Frequently Asked Questions

Our best work is the result of a direct collaboration with our customers. You might have some questions about what we do, or software quality in general. On this page we’ve collected the most interesting questions that our customers have asked us over time.

If your question is not on this page, do not hesitate to contact us!

Why does BonCode focus on maintainability of software, I’m more interested in the changeability of my software?

Good question, as you could for example also ask for the performance or security of the system. We believe maintainability is even more important because it is the prerequisite for all quality aspects. Software that is hard to maintain will have a negative impact on the scalability, security, adaptability etc of the system.

My software development environment also has the possibility to measure quality, what does BonCode add to this?

Software development environments (SDE) report to individuals who specifically use the SDE and are not adapted to managers, including project managers or CIO’s. BonCode provides quality measurements aggregated and adjusted to the level of the different stakeholders. From engineering level to boardroom and thus providing one integrated version of the truth in your software project. BonCode should be seen as a quality management system on code-, architectural- and project level.

Can BonCode measure any type of technology, or just some subset?

BonCode’s tooling is technology agnostic, meaning we can onboard almost any technology. Having said that, if BonCode can’t currently measure it today, it might be bleeding edge technology or very rarely used technology, with it’s own risk profile.

What is your business model, pricing model?

BonCode works exclusively on fixed price basis, based on the research question and scope of technology we need to research.

There’s a ton of open source tooling available in the field of software quality, what does BonCode add?

BonCode adds the interpretation of software metrics from an independent perspective. If our consultant discovers the usage of open source software quality measurement tooling within your organization, the first positive observation has been made: you have engineers that are interested in software quality.

Can BonCode provide software quality certificates

No, we can’t and our customers don’t mind. Aiming for certification leads to the certificate being the main objective which often leads to a dogmatic software metric harnass. BonCode believes high quality of software should be the main objective.

Is Team productivity something you can measure in an objective manner?

Yes, that is very doable and usable. The process here is that an a set fixed interval (eg per sprint), we measure all code that has been added, removed or modified (we call this churn). For LowCode platforms like OutSystems we use Automated Function Point Analysis to determine how much functionality has been added, removed or modified. For more traditional technologies we use LOC. If you correlate this with the amount of time your team allocated on the work, the productivty is objectively determined in terms of Funtion Points/hour or LOC/hour. We’ve learned that this type of analysis is very usable for internal or external benchmarking.

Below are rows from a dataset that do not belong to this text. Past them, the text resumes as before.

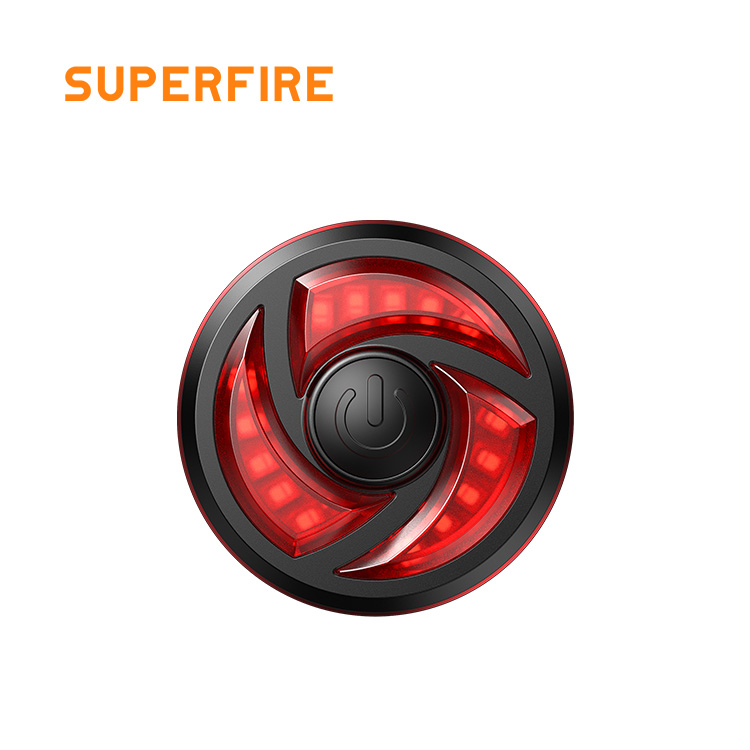 BTL02 Bike Tail Light Manufacturers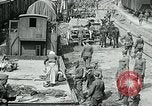 Image Aisne opération zone de secours de la Croix-Rouge Première Guerre Mondiale Montmirail France, 1918, de la seconde 6 séquences d'archives historiques vidéo 65675026378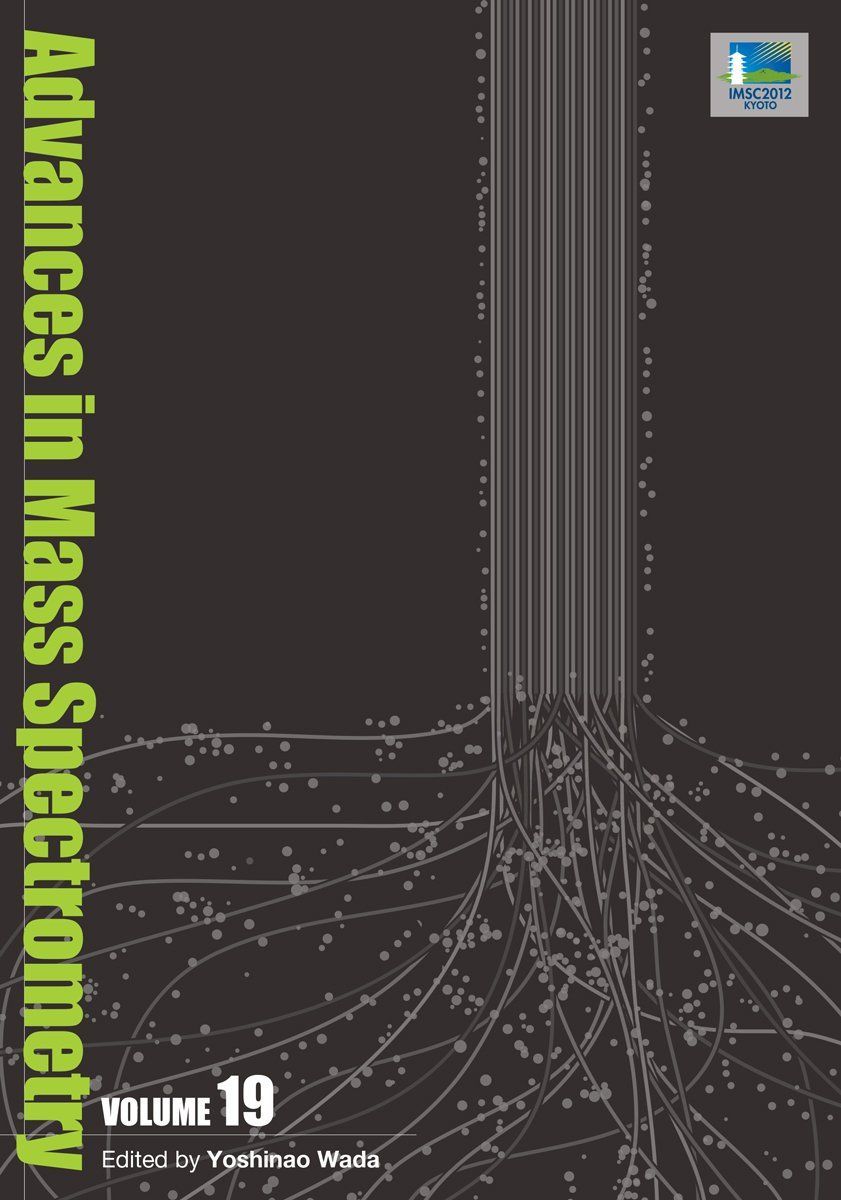 本 Advances in Mass Spectrometry volume 19 国際文献社 K 0403-251010-0156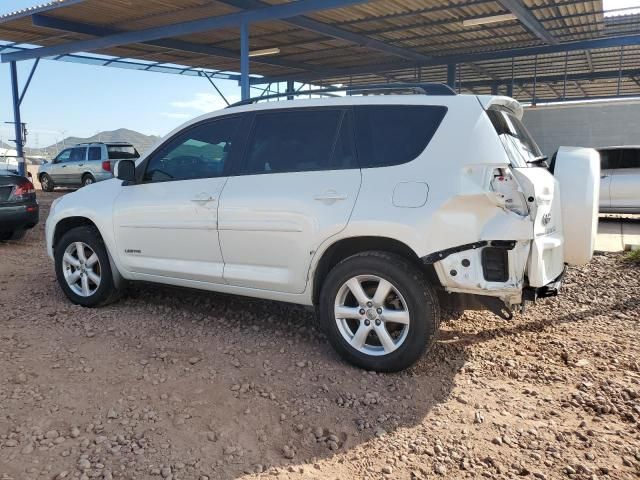 2008 Toyota Rav4 Limited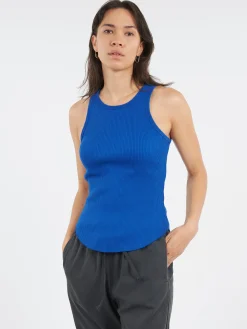 Xirena - Arynn Tank in Seaside Blue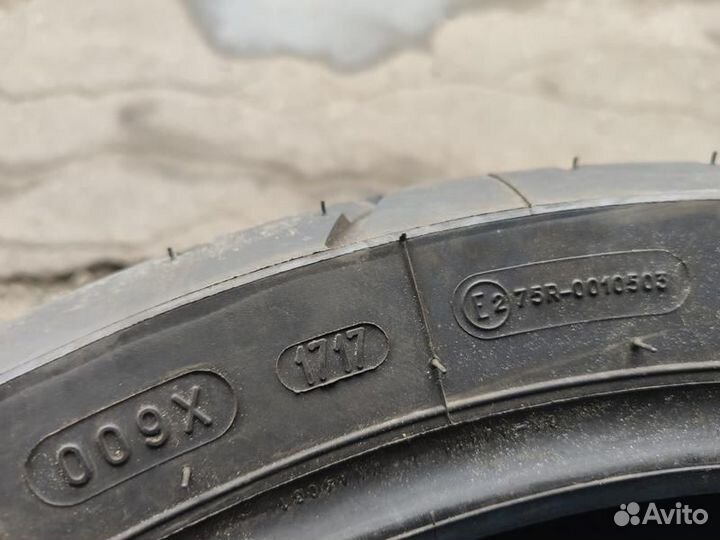 Мотошина Michelin Anakee 3 170/60 R17 117D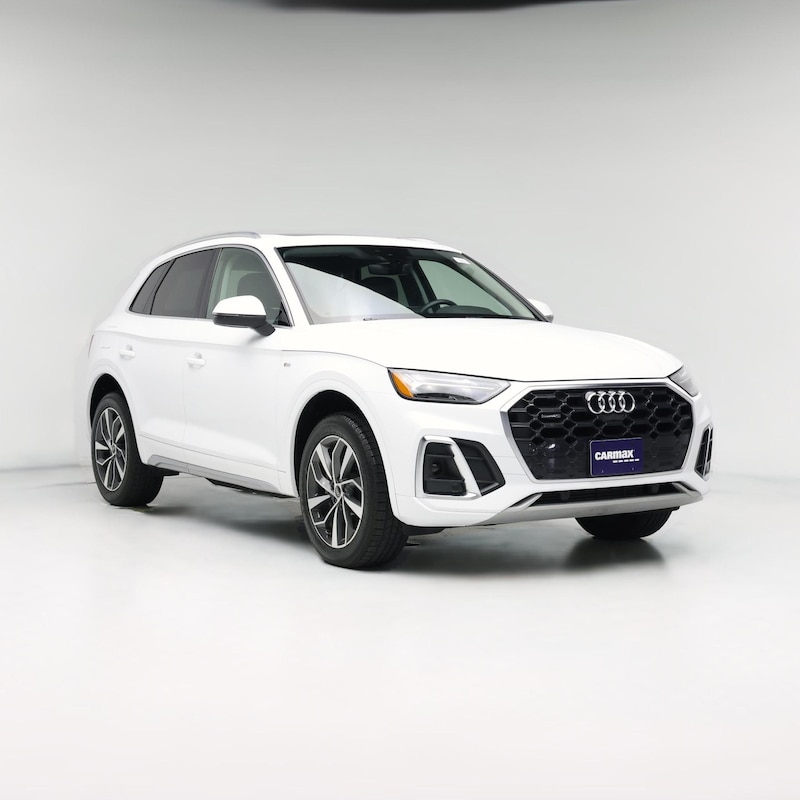 2024 Audi Q5 S-Line Premium Plus
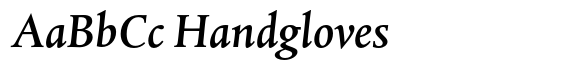 Albertina Pro Medium Italic image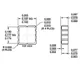 Analog Devices Inc.AD22293ZMotion Sensors - Accelerometers Dimensions_2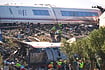 68 Dead in Spain Train Disaster: How Two High-Speed Trains Collided? | Photo: AP/Manu Fernandez : Emergency services attend to the victims at the scene of a collision between two trains in Urda, Spain, on Wednesday, Oct. 28, 2026.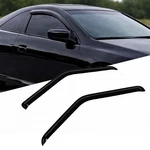 Window Visor Rain Guard 2PCS For Nissan Quest 2004-2010 Tape-on Dark Smoke. Fixed Price $33.03.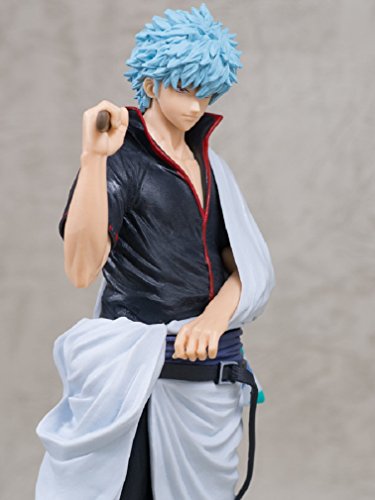 Sakata Gintoki Jump 50th Anniversary Figure Gintama - Banpresto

Does BonCode also asses security risks?

Yes. Security is a multi-headed monster so we will never be able to provide 100% assurance that a software system is secure. Having said that we do assess security risks on source code and architectural level based on The Open Web Application Security Project (OWASP) or customers own specific policies.

I don’t really like to send my source code to 3rd parties, how can BonCode guarantee it’s safe to upload sources?

This is fully understood, but source code analysis needs source code. We have taken every measure thinkable to guarantee the safety of your code. In highly exceptional situations we use external disk drives on your location.

We use lowcode platforms, can BonCode analyse that?


What kind of metrics do you measure? What is the meaning of them?

Hmm, this is asking your doctor what he measures. How to summarize tens of years of science into one answer? In short: we measure what’s needed and our measurements are rooted in ISO25010. We will give three examples: 1. Unit size: the rationale is that the larger the smallest unit is, the lower the readability, testability, and maintainability. 2. Duplication: the rationale is that if you have duplicated code, the maintenance effort is duplicated, the risk for errors is duplicated, etc. 3. Complexity of code: rationale is that highly complex modules are not well understandable, testable, readable and adaptable.

Can I interpret the measurements myself?


We develop software in an agile way, so how would software quality be relevant?

Well, working agile means that you apparently acknowledge that your future functional requirements are unpredictable and that you therefore need a software development methodology aimed at adaptability. Shouldn’t your software product not be highly adaptable? That’s what good software quality brings you.

Can we integrate BonCode’s measurements in our own -already existing- quality assurance program? How?

Yes. We export our measurements to any system of your choice.

We have an external service provider developing our software, why should we bother on quality delivered? Isn’t that their responsibility?

Yes, of course this is their responsibility. But in case your external developer delivers suboptimal software, you still have to cope with the effects of that result from there. You can outsource activities, but you can’t outsource responsibility.

We are considering the take over from a company. Can you support us in getting a clear picture of the quality of the software assets?

Yes. It is our specialty to provide fact-based insight in the risks and opportunities of software.